- CHALLENGE A -
Transcribe the passage of the data spec guide starting at "For each relevant" and ending at "start/end event joins)".

- SOURCE -

Remote: `origin` -> `github.com/Lightricks/dwh-data-model-transforms.git`
Default branch: `develop`

**All file reads, searches, and explorations must target this directory**, regardless of which repo this skill is invoked from. Use absolute paths (e.g., `~/dwh-data-model-transforms/models/`) or set working directory before running commands.

## When to Use

- User wants to analyze a feature, domain, or event category
- User needs a reference document for an agent or analyst
- User says "pull all events for X", "create a data spec", "document events for Y"
- Starting an analysis that requires understanding which tables, columns, and filters to use


## Output

A markdown file saved to `~/ltx-analytics-agents/docs/{feature}_spec.md`.

**Naming convention:** Use the feature name in snake_case (e.g., `brand_kits_spec.md`, `gen_space_spec.md`, `failed_generations_spec.md`). This filename must match what other agents (e.g., dashboard-builder) use to look up the spec.

## Workflow

### Phase 1: Scope the Topic

Clarify with the user:

1. **What to analyze** -- the feature, domain, or event category (e.g., "failed generations", "brand kit usage", "export events")
2. **Which product** -- LTX Studio, LTX Model, API
3. **Breadth** -- single feature deep-dive or cross-feature overview

If the user's request is broad, propose a focused scope before proceeding.

### Phase 2: Explore the Codebase

Search systematically across all layers in `~/dwh-data-model-transforms`. Use parallel exploration agents for speed.

**Search targets (in priority order):**

All paths below are relative to `~/dwh-data-model-transforms/`.

| Layer | Where to Look | What to Extract |
|-------|--------------|-----------------|
| **Event registry** | `docs/event-registry.yaml` | Canonical event names, key properties, status |
| **Mart models** | `models/**/marts/` | Final columns, filters, action_name/action_category mapping |
| **Intermediate models** | `models/**/intermediate/` | Business logic, joins, derived columns |
| **Base models** | `models/base/` | Raw source columns, process_started/ended pairs |
| **Macros** | `macros/` | Extraction logic, parsing, field derivation |
| **Source definitions** | `models/sources.yml` | Raw event table names |
| **Existing specs** | `docs/*_spec.md` | Related specs to cross-reference |

**Search strategies:**

- Filename search: `Glob` for model names containing the topic keyword
- Content search: `Grep` for column names, event names, action categories
- Semantic search: "How does X work?" scoped to relevant directories
- YAML search: Look at `.yml` files alongside `.sql` for column descriptions and tests

**Read priority:** Always read the SQL model files, not just YMLs. The SQL reveals:
- Actual column derivation logic (CASE statements, COALESCEs, joins)
- Filter conditions that define the event scope
- Macro calls that generate columns
- Incremental predicates and partition fields

### Phase 3: Read Key Models

For each relevant model found in Phase 2, read the full `.sql` file to extract:

1. **TL;DR block** -- model purpose and key features
2. **Config block** -- partition_by, cluster_by, schema, tags
3. **Column definitions** -- all SELECT columns with their derivation logic
4. **Filter conditions** -- WHERE clauses that scope the data
5. **Join logic** -- how tables connect (especially start/end event joins)

- CHALLENGE B -
Report how many lines of the records contain the string "dead", counting only matches with the same case. Give the number alone.

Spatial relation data
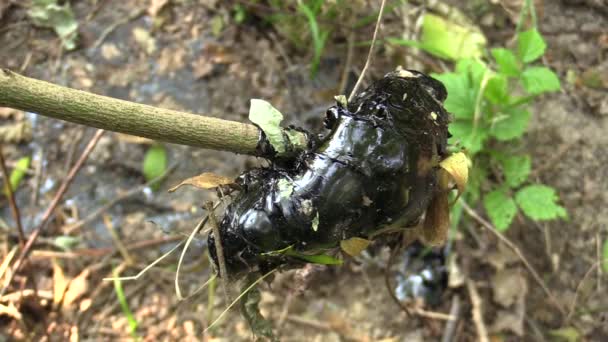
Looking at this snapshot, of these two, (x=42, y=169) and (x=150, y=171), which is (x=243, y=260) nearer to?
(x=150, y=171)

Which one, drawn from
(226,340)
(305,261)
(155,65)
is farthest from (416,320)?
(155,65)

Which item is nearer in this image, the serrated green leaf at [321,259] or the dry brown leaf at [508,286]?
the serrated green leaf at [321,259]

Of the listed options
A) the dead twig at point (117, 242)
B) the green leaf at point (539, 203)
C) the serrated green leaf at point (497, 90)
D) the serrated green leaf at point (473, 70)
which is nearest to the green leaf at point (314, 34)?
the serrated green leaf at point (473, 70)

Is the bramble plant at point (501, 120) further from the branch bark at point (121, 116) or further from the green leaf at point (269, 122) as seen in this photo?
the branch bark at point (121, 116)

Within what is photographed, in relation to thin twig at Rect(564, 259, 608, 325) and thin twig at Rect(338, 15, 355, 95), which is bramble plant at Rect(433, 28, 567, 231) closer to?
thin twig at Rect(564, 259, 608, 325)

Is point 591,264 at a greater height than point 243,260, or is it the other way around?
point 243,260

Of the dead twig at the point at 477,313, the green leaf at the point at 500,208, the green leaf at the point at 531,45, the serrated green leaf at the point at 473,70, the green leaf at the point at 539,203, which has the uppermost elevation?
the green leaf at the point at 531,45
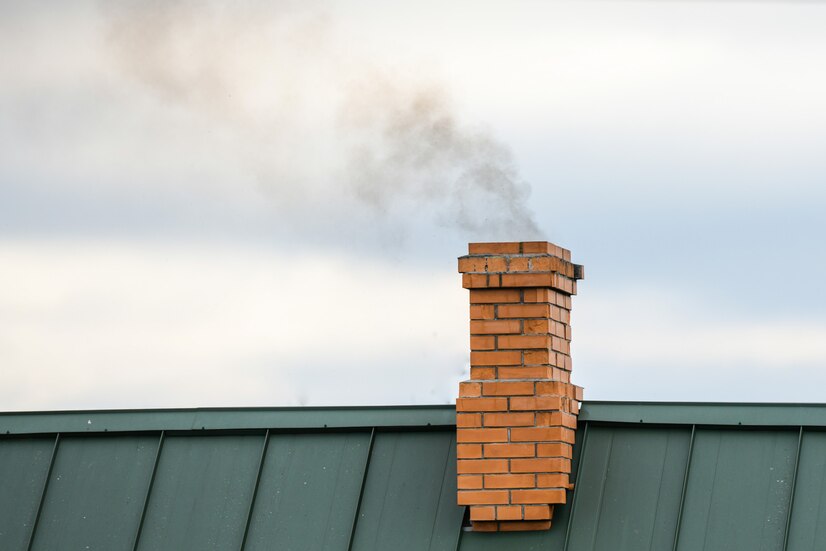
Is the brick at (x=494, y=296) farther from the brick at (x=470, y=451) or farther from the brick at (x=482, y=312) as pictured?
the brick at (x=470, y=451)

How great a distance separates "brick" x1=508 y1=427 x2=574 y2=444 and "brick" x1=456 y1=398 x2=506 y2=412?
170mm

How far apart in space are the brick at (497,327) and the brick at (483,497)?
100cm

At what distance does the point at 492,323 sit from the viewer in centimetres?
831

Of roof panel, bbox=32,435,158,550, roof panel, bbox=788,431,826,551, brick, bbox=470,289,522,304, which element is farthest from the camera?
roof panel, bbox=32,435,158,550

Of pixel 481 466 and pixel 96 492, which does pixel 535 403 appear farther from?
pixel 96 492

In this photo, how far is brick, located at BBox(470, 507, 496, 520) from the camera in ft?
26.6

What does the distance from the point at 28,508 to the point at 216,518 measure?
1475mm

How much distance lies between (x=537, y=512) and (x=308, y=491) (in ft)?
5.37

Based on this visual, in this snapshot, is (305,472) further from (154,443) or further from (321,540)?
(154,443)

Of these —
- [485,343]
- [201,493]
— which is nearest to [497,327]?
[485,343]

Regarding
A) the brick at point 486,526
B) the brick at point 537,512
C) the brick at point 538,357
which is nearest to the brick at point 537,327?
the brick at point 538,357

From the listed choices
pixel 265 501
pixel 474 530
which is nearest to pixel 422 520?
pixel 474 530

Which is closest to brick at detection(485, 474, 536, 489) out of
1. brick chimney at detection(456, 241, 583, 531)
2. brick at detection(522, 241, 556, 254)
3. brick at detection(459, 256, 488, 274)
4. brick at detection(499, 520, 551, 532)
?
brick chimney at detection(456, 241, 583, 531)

==

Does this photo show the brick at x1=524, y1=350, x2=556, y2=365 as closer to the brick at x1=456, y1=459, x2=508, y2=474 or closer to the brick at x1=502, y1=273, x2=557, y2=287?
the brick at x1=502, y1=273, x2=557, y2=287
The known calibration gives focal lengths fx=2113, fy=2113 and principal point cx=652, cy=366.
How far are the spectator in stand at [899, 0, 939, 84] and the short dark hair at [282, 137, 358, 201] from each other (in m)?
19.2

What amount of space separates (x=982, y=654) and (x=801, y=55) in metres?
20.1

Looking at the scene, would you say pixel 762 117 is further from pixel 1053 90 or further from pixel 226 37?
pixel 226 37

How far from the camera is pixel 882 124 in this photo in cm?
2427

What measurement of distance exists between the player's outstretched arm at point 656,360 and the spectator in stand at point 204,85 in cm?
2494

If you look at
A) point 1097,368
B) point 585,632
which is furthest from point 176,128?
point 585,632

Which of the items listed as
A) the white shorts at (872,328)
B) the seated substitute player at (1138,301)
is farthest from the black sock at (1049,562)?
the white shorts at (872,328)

- WRITTEN SOLUTION A -
For each relevant model found in Phase 2, read the full `.sql` file to extract:

1. **TL;DR block** -- model purpose and key features
2. **Config block** -- partition_by, cluster_by, schema, tags
3. **Column definitions** -- all SELECT columns with their derivation logic
4. **Filter conditions** -- WHERE clauses that scope the data
5. **Join logic** -- how tables connect (especially start/end event joins)

- WRITTEN SOLUTION B -
2